**Exercise text**:
-------
Grandma's Fairy Tales is a painting by Russian artist Vassily Maximov, completed in 1867. It is held in the State Tretyakov Gallery (Inventory No. 584). The dimensions of the canvas are 67 × 92 cm (68 × 92.6 cm according to other sources). The painting depicts a large peasant family gathered in a village hut on a winter's evening, illuminated by the glow of a luchina, as adults and children listen with rapt attention to a fairy tale being told by their grandmother.

Maximov worked on the painting Grandma's Fairy Tales in 1866-1867 and finished it on 27 November 1867. Between the end of 1867 and the beginning of 1868, the painting, under the title Old Woman Telling Fairy Tales on a Winter's Evening, was presented at the exhibition of the Society for the Encouragement of Artists, held in St. Petersburg. Maximov's work was well received and awarded its first prize. In December 1867, the artist Apolinary Horawski noted in his critique that Grandma's Fairy Tales was "something that really deserved special attention" and had "special authority." The canvas was purchased by Pavel Tretyakov directly from the exhibition. In 1870, Maximov was awarded the title of class artist of the 1st degree for his paintings Grandma's Fairy Tales, Dream of the Future (1868), Gathering for a Walk (1869) and Old Woman (1869).
-------
**Record set**:
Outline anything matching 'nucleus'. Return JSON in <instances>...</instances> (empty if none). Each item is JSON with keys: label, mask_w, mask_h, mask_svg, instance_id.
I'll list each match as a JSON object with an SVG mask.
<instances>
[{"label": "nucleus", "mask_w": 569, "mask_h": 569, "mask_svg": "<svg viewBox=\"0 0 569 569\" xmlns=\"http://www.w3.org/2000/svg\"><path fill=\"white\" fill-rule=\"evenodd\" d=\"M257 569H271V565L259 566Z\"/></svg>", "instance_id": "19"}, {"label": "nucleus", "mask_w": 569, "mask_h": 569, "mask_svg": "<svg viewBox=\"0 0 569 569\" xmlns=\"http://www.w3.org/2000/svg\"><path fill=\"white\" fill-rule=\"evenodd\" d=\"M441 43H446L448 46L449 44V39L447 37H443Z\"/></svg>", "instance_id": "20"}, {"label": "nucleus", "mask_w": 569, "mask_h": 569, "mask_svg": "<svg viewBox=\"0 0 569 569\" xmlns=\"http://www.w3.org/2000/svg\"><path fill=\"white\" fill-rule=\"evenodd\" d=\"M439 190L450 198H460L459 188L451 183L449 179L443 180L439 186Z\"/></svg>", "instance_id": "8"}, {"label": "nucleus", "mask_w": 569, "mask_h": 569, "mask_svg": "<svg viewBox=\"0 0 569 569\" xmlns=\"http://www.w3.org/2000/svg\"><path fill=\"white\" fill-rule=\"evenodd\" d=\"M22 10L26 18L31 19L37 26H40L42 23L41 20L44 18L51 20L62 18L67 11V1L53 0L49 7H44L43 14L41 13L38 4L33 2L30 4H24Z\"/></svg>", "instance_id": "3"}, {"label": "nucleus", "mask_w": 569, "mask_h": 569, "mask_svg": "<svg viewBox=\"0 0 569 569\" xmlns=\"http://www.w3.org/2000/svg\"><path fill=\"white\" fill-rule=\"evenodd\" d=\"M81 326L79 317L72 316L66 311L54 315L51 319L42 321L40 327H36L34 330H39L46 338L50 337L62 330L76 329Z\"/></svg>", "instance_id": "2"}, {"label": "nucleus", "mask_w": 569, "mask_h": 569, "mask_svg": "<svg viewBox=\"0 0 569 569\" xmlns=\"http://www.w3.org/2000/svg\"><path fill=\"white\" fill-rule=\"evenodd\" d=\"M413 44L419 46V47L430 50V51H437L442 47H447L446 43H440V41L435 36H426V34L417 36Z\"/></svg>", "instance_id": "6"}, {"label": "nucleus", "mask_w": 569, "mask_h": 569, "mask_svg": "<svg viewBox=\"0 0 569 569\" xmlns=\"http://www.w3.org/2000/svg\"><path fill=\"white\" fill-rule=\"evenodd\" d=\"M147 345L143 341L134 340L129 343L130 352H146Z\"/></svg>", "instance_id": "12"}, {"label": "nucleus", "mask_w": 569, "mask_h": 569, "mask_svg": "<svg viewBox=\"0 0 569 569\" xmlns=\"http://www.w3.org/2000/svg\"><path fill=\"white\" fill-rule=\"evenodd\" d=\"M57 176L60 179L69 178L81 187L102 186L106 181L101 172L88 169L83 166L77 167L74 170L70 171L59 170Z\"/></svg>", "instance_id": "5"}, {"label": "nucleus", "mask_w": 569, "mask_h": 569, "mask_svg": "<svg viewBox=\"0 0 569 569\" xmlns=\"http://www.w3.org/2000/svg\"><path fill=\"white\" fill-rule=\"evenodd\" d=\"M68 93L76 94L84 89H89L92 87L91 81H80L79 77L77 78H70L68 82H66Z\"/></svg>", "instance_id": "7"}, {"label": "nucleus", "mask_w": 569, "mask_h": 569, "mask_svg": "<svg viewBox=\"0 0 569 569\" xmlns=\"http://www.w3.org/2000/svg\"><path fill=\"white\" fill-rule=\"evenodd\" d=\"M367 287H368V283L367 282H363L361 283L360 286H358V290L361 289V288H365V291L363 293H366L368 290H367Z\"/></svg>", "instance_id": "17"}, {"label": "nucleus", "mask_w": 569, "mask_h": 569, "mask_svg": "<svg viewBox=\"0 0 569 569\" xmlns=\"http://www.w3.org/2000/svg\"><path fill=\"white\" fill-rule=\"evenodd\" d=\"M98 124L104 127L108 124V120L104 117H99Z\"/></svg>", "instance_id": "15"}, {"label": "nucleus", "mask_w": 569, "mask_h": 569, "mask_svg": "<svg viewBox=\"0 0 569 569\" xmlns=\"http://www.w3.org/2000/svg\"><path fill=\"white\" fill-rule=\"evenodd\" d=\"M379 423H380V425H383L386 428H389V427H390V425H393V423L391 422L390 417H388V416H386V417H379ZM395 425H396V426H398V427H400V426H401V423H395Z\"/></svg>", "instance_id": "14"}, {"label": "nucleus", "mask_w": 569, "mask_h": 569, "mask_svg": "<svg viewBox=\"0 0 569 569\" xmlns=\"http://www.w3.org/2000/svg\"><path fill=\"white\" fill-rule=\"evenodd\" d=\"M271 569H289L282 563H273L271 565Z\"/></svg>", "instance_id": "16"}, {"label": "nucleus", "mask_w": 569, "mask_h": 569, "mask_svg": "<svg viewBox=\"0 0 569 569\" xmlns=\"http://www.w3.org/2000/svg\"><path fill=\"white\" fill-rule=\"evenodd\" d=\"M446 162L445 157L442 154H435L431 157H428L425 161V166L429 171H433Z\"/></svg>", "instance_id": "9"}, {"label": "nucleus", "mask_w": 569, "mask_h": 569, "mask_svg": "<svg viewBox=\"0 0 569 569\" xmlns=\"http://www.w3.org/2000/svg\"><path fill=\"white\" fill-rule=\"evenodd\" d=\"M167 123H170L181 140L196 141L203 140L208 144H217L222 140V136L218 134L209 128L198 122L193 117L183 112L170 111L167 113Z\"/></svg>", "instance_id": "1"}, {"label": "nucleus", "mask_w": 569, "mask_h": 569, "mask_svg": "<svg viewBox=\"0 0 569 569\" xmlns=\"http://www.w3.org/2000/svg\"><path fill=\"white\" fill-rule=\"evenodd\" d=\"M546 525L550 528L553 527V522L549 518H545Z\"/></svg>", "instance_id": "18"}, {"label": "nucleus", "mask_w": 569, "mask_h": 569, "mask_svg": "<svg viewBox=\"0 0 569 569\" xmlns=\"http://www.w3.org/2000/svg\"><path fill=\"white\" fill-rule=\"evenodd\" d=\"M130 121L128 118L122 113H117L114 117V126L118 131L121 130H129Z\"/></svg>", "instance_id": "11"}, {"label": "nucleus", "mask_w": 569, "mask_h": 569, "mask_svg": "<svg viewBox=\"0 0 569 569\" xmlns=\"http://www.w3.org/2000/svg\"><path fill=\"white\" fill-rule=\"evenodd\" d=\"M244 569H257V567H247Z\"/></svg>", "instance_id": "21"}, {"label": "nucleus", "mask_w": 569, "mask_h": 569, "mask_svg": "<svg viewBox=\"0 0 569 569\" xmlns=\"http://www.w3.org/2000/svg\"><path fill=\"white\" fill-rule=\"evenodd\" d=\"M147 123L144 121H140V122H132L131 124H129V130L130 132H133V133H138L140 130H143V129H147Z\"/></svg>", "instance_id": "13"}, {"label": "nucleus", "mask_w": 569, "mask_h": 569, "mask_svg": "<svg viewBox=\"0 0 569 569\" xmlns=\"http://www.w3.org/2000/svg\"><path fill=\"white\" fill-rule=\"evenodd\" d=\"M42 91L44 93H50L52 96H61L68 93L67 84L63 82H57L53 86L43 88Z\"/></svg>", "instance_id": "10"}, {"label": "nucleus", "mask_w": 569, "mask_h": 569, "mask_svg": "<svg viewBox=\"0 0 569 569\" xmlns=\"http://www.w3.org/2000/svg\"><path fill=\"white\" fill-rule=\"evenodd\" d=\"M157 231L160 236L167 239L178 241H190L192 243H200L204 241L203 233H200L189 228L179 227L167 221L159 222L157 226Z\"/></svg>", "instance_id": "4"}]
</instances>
-------
**Parts of the exercise**:
(a) In the passage on Grandma's Fairy Tales, swap "exhibition" for "show" from "Maximov worked on" to "Old Woman (1869).".
(b) According to the text on Grandma's Fairy Tales, who bought the canvas directly from the exhibition?
(c) Carry on the text about the painting Grandma's Fairy Tales from the point where it stops.
The records are drawn from a separate source.

**Outputs in order**:
(a)
Maximov worked on the painting Grandma's Fairy Tales in 1866-1867 and finished it on 27 November 1867. Between the end of 1867 and the beginning of 1868, the painting, under the title Old Woman Telling Fairy Tales on a Winter's Evening, was presented at the show of the Society for the Encouragement of Artists, held in St. Petersburg. Maximov's work was well received and awarded its first prize. In December 1867, the artist Apolinary Horawski noted in his critique that Grandma's Fairy Tales was "something that really deserved special attention" and had "special authority." The canvas was purchased by Pavel Tretyakov directly from the show. In 1870, Maximov was awarded the title of class artist of the 1st degree for his paintings Grandma's Fairy Tales, Dream of the Future (1868), Gathering for a Walk (1869) and Old Woman (1869).

(b) Pavel Tretyakov.

(c)
Art historian Alexander Zamoshkin wrote that in the painting Grandma's Fairy Tales Maximov "created, avoiding any sentimentality, deeply vital images," and that his pictures of peasant children were particularly heartfelt. The art historian Dmitri Sarabianov noted that in this work "for the first time that poetic note sounded," which "will be particularly audible" in Maximov's later canvas A Sorcerer Comes to a Peasant Wedding (1875), while in Grandma's Fairy Tales "the whole scene as a whole focuses on the traditional, patriarchal and therefore beautiful motif."

== History ==

=== Background and creation ===
Vassily Maximov was born into a peasant family in the village of Lopino, Novoladozhsky Uyezd, Saint Petersburg Governorate. He lost his parents at an early age; his father, Maxim Terentyevich, died when Vassily was six years old, and his mother, Anastasia Vasilyevna, died when he was ten. Vassily Maximov loved his mother very much and retained warm feelings for her throughout his life. Anastasia Vasilyevna was a hardworking, responsive and prudent woman. She was also an excellent storyteller of "fairy tales, stories and tall tales". She often recounted her impressions of her travels to Moscow and Kyiv, as well as to the Solovetsky Monastery and other places.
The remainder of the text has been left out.